Extract ▸

"""

When I was just 15-years-old, I worked in the surgery department of my local hospital. It was during that time when I became interested in pursuing a career in nursing. The nurses I worked with there had a tremendous influence on my decision to work in an area where most patients are stressed, nervous, and scared. Following college, I was proud to be hired at HSS in 2010 as part of the nurse residency program working in the OR. I built very strong relationships with my new co-workers who were going through the same training and experiences as me. HSS has the best orthopedic surgeons in the country, and being in athletics my whole life it was great to work for a hospital where the jobs are so sought after.
While working at HSS, I was also training full-time striving to become an elite track and field athlete. As I progressed in my sport, the training became more intense and the opportunities for international and big time competitions opened up. It started to become too demanding and I had to make the decision to focus more on training. So, this past year, I transitioned from a full-time nurse/athlete to a full-time athlete to gear up for the 2016 U.S. Olympic Team Trials.

"""

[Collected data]
"""

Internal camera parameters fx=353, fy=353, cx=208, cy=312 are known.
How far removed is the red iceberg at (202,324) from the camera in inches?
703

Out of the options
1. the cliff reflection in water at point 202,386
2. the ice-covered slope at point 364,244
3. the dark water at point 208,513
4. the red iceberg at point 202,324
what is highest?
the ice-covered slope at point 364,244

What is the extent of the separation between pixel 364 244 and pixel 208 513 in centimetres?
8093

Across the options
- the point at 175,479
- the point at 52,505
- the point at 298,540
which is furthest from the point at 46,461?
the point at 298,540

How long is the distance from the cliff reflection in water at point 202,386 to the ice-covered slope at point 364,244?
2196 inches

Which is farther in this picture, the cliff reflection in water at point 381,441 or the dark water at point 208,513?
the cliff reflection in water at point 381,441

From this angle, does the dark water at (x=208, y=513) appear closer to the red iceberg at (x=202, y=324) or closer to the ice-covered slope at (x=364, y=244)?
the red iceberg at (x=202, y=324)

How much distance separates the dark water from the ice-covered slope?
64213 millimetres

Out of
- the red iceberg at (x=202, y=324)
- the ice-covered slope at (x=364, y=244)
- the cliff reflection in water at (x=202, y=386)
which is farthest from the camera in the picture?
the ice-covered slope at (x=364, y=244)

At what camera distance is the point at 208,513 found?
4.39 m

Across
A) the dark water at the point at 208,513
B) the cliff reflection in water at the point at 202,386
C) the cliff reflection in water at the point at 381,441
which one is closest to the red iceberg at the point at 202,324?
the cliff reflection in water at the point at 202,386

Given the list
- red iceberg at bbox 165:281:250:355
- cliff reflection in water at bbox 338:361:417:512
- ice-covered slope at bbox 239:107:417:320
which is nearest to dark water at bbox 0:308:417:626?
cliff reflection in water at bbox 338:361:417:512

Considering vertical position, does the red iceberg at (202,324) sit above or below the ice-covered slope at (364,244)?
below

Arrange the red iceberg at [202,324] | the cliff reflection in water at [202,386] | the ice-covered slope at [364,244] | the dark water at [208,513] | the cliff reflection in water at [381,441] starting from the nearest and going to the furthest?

"""

Task brief ▸ In the account of nursing at HSS, please give the year the writer was hired there. These lines play no part here.

Exercise answer ▸ 2010